Studies show that the preliminary incubation period (time from infection to when symptoms occur) is somewhere between 1-13 days, although most people probably develop symptoms after 3-4 days.
Diagnosis and treatment
The virus can be detected in airway samples, particularly the lower airways. The Norwegian Institute of Public Health’s laboratory has diagnostic methods to detect the virus.

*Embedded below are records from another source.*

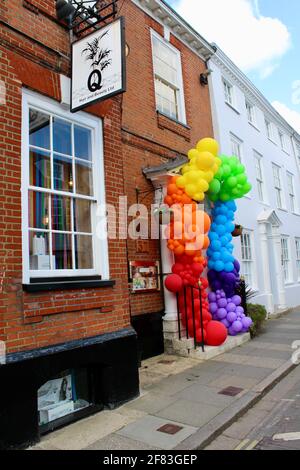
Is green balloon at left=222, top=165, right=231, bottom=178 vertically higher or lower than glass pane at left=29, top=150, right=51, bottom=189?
higher

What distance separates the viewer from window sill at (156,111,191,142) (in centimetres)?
867

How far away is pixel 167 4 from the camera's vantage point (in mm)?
9273

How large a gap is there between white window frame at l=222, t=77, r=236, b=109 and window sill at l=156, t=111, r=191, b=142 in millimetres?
3954

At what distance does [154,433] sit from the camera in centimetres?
405

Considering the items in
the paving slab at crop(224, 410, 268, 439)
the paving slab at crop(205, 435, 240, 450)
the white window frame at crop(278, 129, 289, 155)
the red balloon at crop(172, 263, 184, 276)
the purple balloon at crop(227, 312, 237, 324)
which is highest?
the white window frame at crop(278, 129, 289, 155)

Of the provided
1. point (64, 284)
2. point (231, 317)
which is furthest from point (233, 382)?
point (64, 284)

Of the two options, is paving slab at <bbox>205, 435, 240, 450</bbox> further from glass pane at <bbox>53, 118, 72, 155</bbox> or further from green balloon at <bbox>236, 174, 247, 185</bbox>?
green balloon at <bbox>236, 174, 247, 185</bbox>

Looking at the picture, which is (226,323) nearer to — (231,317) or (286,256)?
(231,317)

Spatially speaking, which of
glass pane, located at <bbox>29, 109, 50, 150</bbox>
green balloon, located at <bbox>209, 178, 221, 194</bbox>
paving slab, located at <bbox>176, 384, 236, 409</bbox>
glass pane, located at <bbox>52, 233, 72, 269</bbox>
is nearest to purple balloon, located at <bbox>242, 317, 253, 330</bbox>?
green balloon, located at <bbox>209, 178, 221, 194</bbox>

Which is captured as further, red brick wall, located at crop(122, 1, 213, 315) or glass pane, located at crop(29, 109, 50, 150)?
red brick wall, located at crop(122, 1, 213, 315)

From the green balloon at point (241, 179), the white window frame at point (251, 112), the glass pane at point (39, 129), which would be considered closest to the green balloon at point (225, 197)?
the green balloon at point (241, 179)

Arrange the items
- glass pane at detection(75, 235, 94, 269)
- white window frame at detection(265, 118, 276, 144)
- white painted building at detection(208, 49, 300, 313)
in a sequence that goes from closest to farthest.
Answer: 1. glass pane at detection(75, 235, 94, 269)
2. white painted building at detection(208, 49, 300, 313)
3. white window frame at detection(265, 118, 276, 144)

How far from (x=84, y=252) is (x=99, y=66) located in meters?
2.38

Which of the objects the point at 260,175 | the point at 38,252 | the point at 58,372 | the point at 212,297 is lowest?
the point at 58,372
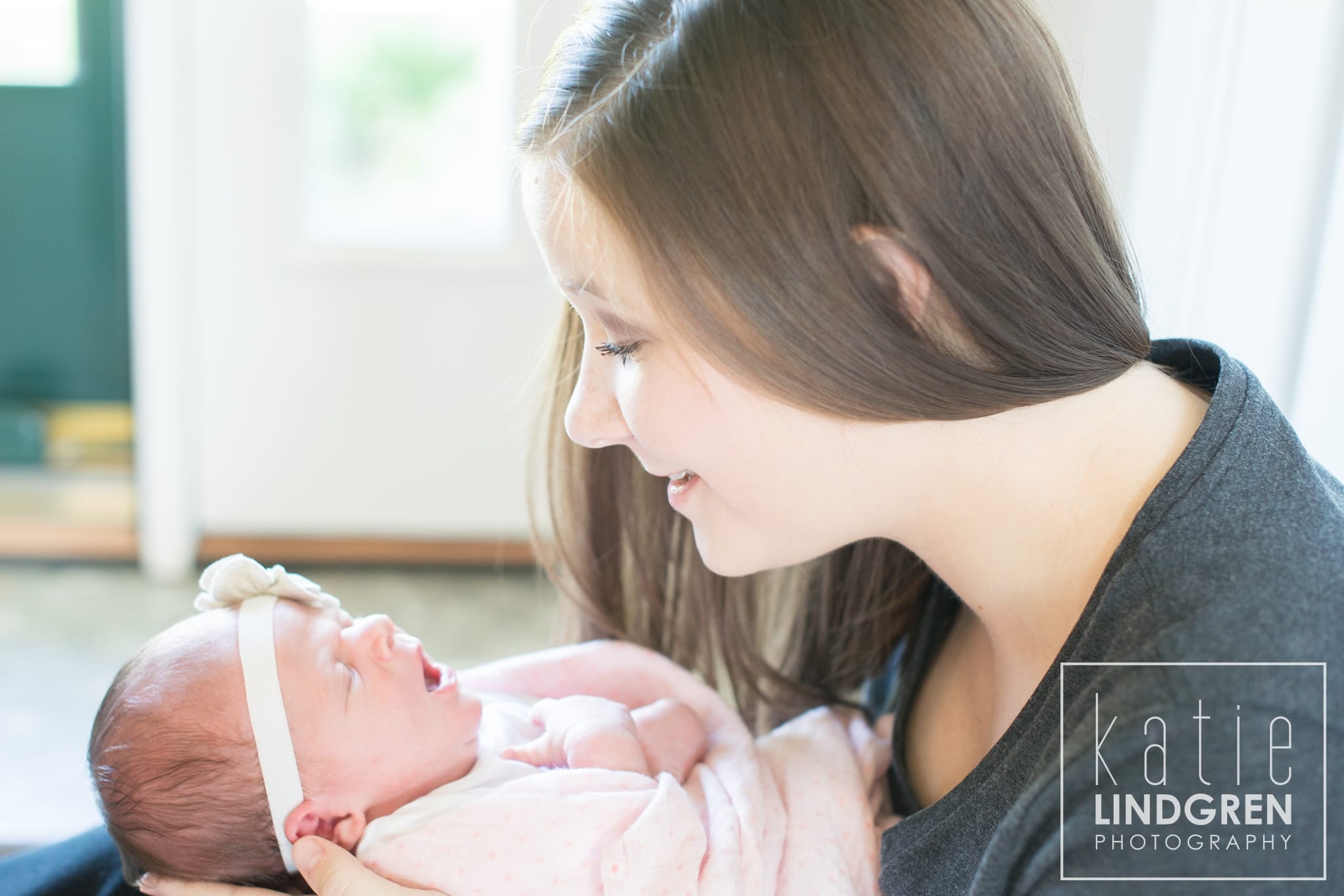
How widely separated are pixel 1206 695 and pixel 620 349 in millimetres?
534

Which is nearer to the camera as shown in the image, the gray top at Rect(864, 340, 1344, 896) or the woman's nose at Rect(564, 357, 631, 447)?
the gray top at Rect(864, 340, 1344, 896)

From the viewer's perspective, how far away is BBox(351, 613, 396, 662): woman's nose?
48.4 inches

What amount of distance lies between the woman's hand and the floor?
98 centimetres

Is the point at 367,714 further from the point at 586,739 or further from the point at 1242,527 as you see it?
the point at 1242,527

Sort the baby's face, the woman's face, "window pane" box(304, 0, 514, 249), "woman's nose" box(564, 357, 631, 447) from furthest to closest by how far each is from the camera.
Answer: "window pane" box(304, 0, 514, 249)
the baby's face
"woman's nose" box(564, 357, 631, 447)
the woman's face

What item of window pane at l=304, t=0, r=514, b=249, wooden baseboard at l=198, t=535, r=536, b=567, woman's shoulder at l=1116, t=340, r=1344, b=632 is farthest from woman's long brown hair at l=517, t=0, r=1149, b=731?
wooden baseboard at l=198, t=535, r=536, b=567

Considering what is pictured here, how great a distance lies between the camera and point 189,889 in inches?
43.7

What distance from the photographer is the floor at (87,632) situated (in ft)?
7.09

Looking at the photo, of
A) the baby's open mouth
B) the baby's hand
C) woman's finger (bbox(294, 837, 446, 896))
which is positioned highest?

There is no specific treatment or vaccine for MERS. The disease is treated symptomatically, e.g. with mechanical ventilation when required. Prompt medical attention is important.
Prevention of MERS
There is no vaccine or preventive medicine against the disease. Good hand-hygiene is an important preventive measure which applies for all infections, including MERS. Avoid close contact with people with acute respiratory disease when travelling in the Middle East. Travellers are also recommended to avoid contact with animals, particularly dromedary camels in the Middle East. Avoid drinking camel milk and camel urine and do not eat meat that has not been thoroughly heat-treated. The term Middle East refers to countries around the eastern Mediterranean and eastward, in addition to the countries of the Persian Gulf. Turkey is not considered to be part of the Middle East.

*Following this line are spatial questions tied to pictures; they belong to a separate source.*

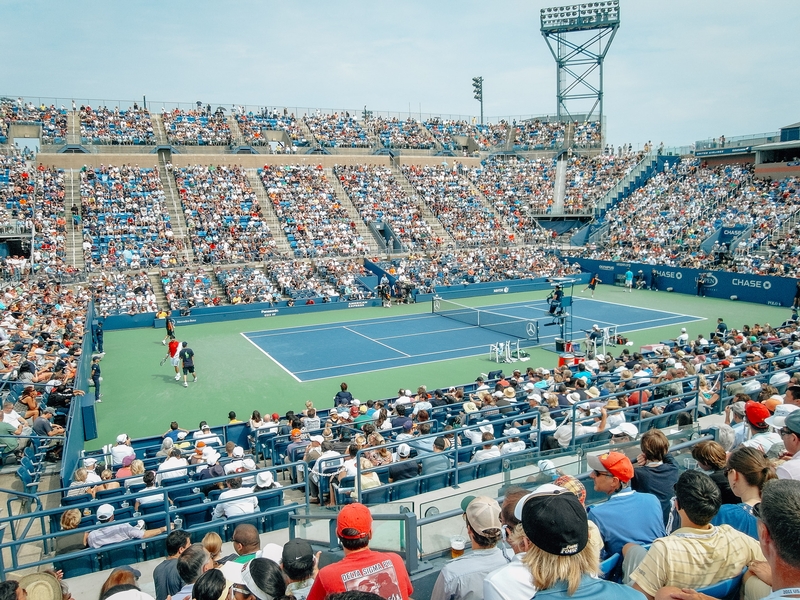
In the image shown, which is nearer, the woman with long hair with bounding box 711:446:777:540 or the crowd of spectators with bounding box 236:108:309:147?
the woman with long hair with bounding box 711:446:777:540

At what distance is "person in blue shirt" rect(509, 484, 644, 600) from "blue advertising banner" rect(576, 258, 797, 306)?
35310 mm

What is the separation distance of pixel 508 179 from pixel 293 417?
1823 inches

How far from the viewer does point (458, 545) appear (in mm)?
4727

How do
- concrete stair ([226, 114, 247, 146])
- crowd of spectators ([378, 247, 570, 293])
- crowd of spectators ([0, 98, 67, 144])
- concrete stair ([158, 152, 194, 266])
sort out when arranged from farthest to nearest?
concrete stair ([226, 114, 247, 146]) → crowd of spectators ([0, 98, 67, 144]) → crowd of spectators ([378, 247, 570, 293]) → concrete stair ([158, 152, 194, 266])

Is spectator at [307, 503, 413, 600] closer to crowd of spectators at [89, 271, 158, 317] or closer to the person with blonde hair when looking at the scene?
the person with blonde hair

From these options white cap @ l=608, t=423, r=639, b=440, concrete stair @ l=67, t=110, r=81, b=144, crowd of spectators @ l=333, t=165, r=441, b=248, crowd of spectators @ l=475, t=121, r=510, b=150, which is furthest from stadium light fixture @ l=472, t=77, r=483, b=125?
white cap @ l=608, t=423, r=639, b=440

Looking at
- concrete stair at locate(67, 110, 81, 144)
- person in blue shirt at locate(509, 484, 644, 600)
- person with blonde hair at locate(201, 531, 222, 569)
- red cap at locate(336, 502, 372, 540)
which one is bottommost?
person with blonde hair at locate(201, 531, 222, 569)

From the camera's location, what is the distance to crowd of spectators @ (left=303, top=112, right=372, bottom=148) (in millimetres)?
53750

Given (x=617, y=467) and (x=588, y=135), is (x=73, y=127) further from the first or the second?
(x=617, y=467)

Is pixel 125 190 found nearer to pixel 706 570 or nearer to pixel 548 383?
pixel 548 383

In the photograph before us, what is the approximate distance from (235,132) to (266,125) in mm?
3252

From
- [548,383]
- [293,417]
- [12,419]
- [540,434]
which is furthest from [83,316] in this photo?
[540,434]

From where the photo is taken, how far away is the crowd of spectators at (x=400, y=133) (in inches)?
2213

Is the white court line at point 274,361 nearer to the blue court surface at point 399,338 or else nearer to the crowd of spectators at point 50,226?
the blue court surface at point 399,338
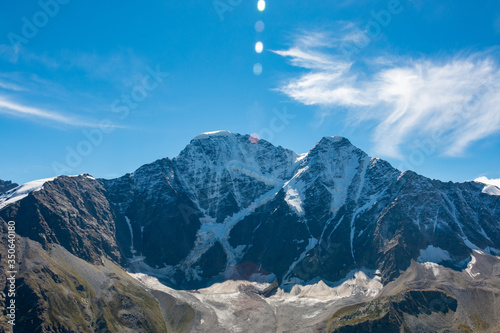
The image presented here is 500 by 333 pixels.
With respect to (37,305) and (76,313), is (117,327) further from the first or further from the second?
(37,305)

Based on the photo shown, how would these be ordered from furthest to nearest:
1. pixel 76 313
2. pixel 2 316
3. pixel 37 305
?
pixel 76 313 → pixel 37 305 → pixel 2 316

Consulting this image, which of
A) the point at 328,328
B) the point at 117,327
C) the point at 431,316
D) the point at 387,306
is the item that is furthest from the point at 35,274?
the point at 431,316

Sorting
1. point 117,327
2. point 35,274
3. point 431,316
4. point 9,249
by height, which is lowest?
point 117,327

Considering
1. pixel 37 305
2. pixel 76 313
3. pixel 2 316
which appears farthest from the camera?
pixel 76 313

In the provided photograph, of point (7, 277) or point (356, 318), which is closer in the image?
point (7, 277)

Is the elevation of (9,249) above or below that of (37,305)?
above

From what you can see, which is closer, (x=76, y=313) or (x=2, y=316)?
(x=2, y=316)

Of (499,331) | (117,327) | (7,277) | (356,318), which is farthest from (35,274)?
(499,331)

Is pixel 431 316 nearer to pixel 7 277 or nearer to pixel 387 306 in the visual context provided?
pixel 387 306

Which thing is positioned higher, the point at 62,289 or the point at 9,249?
the point at 9,249

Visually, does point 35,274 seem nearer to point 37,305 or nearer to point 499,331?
point 37,305
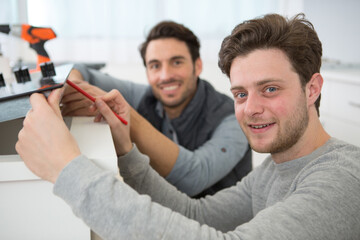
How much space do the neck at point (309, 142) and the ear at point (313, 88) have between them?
0.15ft

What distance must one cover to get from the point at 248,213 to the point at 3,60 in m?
0.82

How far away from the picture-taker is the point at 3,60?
114cm

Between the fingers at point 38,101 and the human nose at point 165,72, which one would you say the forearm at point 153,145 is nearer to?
the fingers at point 38,101

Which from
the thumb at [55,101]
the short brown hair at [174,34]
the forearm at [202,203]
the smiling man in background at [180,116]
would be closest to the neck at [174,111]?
the smiling man in background at [180,116]

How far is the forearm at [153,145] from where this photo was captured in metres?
1.06

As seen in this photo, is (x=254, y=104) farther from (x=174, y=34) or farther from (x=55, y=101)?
(x=174, y=34)

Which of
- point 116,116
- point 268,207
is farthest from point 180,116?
point 268,207

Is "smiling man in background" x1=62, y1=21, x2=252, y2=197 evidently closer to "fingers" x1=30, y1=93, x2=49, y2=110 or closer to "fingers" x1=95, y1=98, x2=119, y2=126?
"fingers" x1=95, y1=98, x2=119, y2=126

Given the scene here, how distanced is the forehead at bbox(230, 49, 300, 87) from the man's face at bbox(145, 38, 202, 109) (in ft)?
2.68

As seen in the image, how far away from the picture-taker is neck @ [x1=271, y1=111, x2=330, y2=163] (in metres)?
0.83

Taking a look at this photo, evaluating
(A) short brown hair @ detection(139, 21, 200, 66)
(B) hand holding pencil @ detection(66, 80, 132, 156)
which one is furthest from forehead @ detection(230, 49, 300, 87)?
(A) short brown hair @ detection(139, 21, 200, 66)

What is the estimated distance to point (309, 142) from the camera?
32.8 inches

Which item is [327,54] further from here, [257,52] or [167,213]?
[167,213]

Studies into the use of face masks have not been able to document a positive health effect of healthy people wearing them outside healthcare settings. Incorrect use is common, and people who use face masks touch their face more frequently, which may increase the risk of infection. Therefore, we do not recommend that healthy people use face masks. We have issued different recommendations for healthcare professionals and others who treat patients. People who have been infected may also wear face masks to avoid spreading the virus.

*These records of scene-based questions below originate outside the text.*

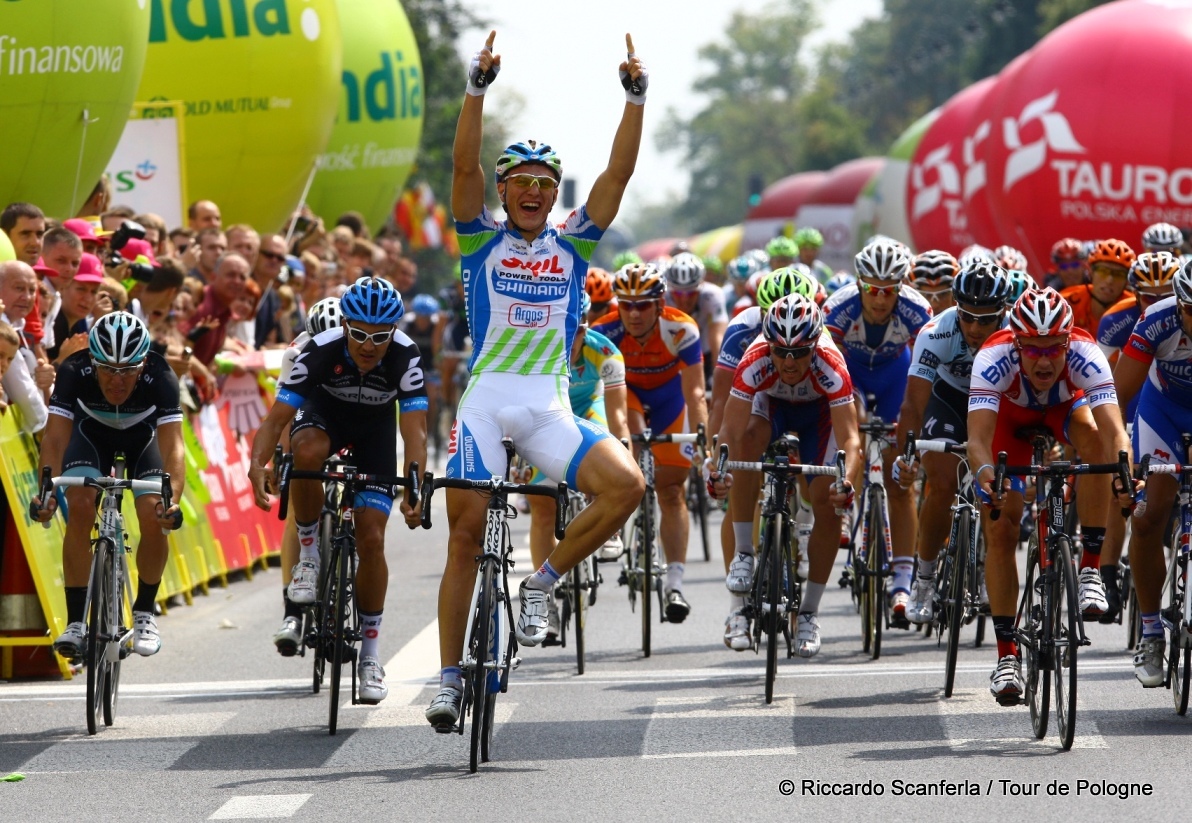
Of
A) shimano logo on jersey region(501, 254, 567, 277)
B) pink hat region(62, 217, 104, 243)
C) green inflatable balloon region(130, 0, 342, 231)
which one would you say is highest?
green inflatable balloon region(130, 0, 342, 231)

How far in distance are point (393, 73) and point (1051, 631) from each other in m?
16.6

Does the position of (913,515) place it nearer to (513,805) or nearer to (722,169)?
(513,805)

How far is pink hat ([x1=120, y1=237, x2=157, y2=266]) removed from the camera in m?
13.4

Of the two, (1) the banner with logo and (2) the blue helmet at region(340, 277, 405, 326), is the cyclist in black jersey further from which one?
(1) the banner with logo

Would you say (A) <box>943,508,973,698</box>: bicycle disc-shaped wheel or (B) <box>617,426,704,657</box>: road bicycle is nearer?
(A) <box>943,508,973,698</box>: bicycle disc-shaped wheel

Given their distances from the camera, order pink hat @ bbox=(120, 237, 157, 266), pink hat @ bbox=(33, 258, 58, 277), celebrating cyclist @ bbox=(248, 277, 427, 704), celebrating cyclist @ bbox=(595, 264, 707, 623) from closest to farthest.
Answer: celebrating cyclist @ bbox=(248, 277, 427, 704) < pink hat @ bbox=(33, 258, 58, 277) < celebrating cyclist @ bbox=(595, 264, 707, 623) < pink hat @ bbox=(120, 237, 157, 266)

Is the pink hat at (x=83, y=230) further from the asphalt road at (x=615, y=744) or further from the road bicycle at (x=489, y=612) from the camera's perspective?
the road bicycle at (x=489, y=612)

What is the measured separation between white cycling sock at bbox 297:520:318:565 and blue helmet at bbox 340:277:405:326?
121cm

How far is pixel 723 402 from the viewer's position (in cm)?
1184

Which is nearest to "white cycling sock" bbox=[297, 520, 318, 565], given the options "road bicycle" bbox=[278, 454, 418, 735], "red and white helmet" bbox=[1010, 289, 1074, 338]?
"road bicycle" bbox=[278, 454, 418, 735]

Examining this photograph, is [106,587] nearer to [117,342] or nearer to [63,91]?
[117,342]

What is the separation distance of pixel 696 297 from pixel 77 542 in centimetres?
757

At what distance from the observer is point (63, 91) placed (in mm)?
13836

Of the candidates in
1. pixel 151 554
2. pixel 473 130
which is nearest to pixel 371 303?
pixel 473 130
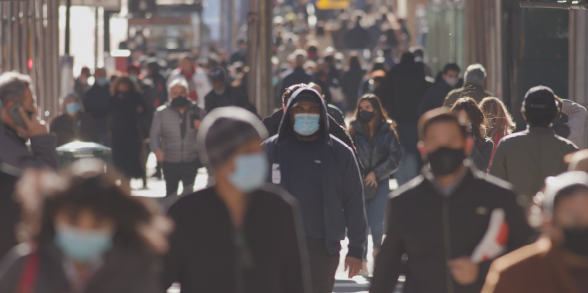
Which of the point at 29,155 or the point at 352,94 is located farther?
the point at 352,94

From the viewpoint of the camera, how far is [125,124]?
1495cm

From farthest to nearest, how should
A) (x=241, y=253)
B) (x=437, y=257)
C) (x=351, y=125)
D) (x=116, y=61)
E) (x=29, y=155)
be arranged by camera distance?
(x=116, y=61) → (x=351, y=125) → (x=29, y=155) → (x=437, y=257) → (x=241, y=253)

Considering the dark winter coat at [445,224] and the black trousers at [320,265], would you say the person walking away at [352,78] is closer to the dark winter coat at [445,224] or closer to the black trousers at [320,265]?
the black trousers at [320,265]

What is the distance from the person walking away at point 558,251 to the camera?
3.27m

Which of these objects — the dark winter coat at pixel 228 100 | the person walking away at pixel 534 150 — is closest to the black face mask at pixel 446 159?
the person walking away at pixel 534 150

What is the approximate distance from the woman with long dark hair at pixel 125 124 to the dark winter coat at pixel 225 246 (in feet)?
35.2

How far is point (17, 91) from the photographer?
5559 millimetres

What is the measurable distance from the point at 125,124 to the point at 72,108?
1.76m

When should medical help be sought?
If you have been in the Middle East or been in contact with MERS patients during the past 14 days and have symptoms of pneumonia, consult your physician. Patients hospitalised with symptoms of severe respiratory disease and who have been in the Middle East during the past 14 days should be tested for MERS-CoV and other possible infections. Physicians should be aware that patients on immunosuppressive therapy may display different symptoms than respiratory symptoms following MERS infection.
The travel advice for MERS applies particularly when travelling to Middle Eastern countries.
Most cases of MERS have originated in Saudi Arabia. A few have been diagnosed in Europe, either because they were transferred to a European country for intensive care, or because they became ill after staying in the Arabian Peninsula. In some countries, it has also been transmitted to close contacts, including other patients and staff in hospitals.